Try it ::
Which lines of the data below hold "granularity"? Copy each of them.

Exercise material ::
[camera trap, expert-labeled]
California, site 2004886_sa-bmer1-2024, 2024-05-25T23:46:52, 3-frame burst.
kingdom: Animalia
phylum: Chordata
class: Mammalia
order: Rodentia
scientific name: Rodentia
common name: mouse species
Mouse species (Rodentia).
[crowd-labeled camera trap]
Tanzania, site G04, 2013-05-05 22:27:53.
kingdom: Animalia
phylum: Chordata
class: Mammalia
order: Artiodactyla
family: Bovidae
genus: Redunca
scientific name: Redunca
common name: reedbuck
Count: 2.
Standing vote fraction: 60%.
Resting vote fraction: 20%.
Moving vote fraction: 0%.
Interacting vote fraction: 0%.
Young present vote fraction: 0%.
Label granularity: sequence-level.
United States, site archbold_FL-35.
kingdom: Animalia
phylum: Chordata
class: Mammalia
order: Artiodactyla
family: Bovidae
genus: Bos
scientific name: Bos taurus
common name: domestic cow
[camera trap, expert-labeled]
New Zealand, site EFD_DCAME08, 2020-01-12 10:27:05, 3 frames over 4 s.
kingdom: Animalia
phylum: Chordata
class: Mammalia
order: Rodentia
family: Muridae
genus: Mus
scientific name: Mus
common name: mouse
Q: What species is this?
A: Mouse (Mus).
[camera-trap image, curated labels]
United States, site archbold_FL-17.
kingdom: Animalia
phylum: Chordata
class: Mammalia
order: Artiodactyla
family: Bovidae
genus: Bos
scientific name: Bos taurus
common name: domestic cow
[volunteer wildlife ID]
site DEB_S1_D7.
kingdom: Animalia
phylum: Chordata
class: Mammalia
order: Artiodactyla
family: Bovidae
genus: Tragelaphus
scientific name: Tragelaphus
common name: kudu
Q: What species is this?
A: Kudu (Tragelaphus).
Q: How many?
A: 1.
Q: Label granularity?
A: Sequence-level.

Answer to this problem ::
Label granularity: sequence-level.
Q: Label granularity?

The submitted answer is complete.